A few months ago, I realized the thing I’d built my identity on—intelligence—might not survive the AI era. It hit harder than I thought it would. If AI keeps getting smarter, cheaper, faster… what exactly still makes me human?
That question sent me into a quiet existential crisis—and down a rabbit hole. I’d always thought intelligence was what made me—me. But if it’s not, then what is? What does make us human?
The answer I landed on is simple: we die, AI doesn’t. Our attention is sequential, AI’s is parallel. The implications are obvious. Our attention is precious—we can give it to each other in a way no AI can replicate. And our mortality is the ultimate accountability mechanism—it lets us carry risk, accept vulnerability, and build trust. Put those together and you get something only humans can do: feel what’s at stake. Risk is what gives meaning to experience.

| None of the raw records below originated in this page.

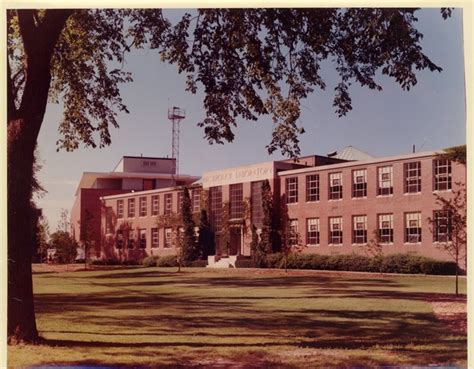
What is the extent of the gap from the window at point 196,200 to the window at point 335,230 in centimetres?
279

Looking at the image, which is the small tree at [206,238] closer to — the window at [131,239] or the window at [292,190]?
the window at [131,239]

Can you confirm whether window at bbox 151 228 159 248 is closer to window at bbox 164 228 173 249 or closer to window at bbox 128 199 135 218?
window at bbox 164 228 173 249

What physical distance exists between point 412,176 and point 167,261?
5288mm

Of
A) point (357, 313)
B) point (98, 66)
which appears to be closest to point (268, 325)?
point (357, 313)

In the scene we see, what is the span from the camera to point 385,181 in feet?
Result: 43.6

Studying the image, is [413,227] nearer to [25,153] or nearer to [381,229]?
[381,229]

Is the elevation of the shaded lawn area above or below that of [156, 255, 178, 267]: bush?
below

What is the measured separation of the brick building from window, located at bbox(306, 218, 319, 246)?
0.07 ft

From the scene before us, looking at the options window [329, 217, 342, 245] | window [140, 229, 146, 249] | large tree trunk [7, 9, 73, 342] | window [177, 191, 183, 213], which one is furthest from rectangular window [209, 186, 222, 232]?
large tree trunk [7, 9, 73, 342]

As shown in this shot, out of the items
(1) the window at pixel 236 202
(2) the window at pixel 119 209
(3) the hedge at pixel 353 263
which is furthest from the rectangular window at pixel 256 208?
(2) the window at pixel 119 209

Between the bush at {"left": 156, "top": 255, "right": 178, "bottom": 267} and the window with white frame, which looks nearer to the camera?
the bush at {"left": 156, "top": 255, "right": 178, "bottom": 267}

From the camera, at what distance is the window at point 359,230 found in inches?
511

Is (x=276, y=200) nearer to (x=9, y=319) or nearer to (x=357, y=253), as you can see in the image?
(x=357, y=253)

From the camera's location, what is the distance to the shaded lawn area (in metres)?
8.96
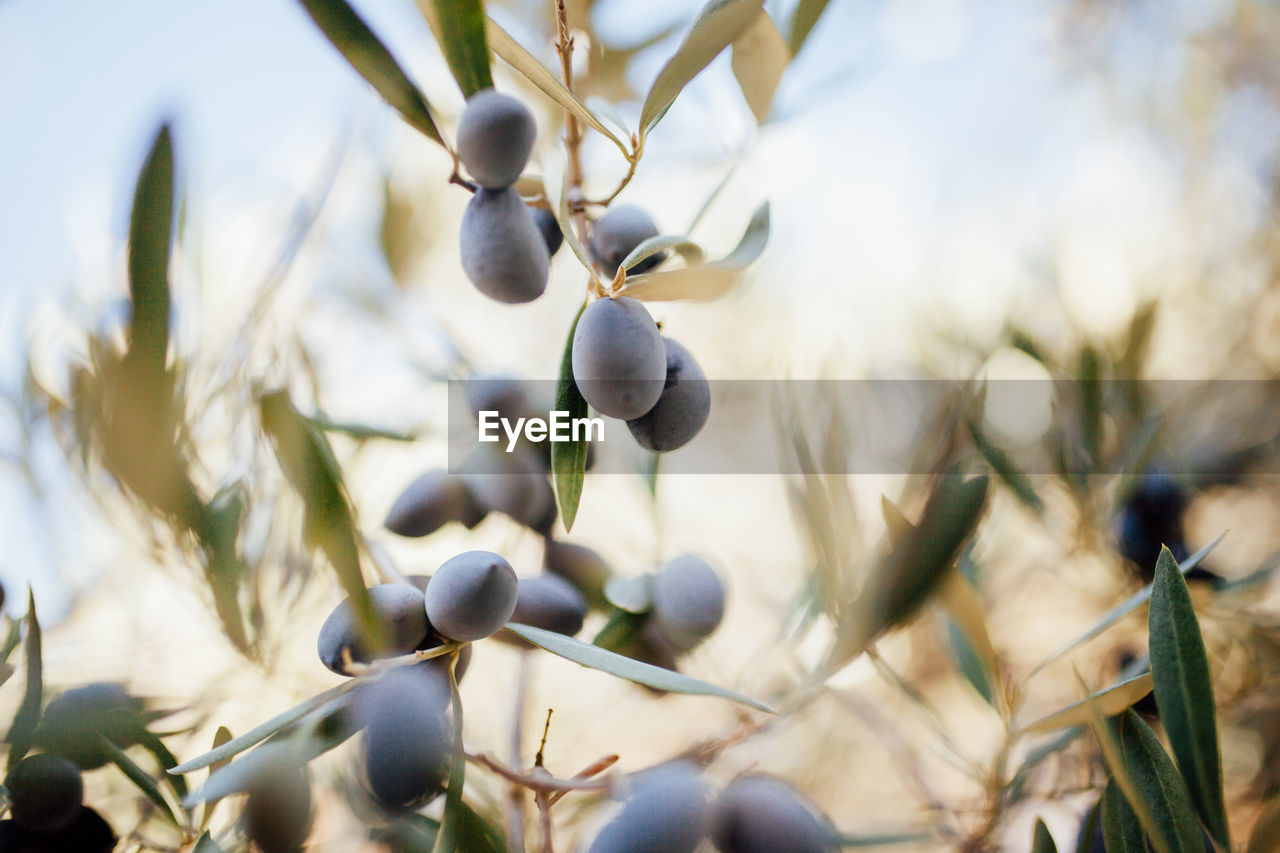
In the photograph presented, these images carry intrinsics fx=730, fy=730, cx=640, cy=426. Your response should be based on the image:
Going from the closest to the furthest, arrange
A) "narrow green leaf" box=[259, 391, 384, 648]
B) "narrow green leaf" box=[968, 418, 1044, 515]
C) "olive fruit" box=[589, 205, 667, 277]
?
"narrow green leaf" box=[259, 391, 384, 648]
"olive fruit" box=[589, 205, 667, 277]
"narrow green leaf" box=[968, 418, 1044, 515]

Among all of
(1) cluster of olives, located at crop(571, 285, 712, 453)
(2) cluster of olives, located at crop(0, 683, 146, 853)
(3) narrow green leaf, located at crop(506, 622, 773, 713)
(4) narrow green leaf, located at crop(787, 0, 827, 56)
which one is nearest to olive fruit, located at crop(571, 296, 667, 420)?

New question: If attention is our most precious currency, how was I spending mine? Recklessly—judging by my use of media, tobacco and other hits of stimulation. Restlessly—speeding past the truth that life has a deadline.
In an effort to start living more intentionally, I was looking to reset my dopamine levels. So I went to a Vipassana meditation retreat. What it triggered was anything but simple or obvious. The result was chaotic, beautiful, and enlightening. Almost transcendental—almost, because it’s not over yet.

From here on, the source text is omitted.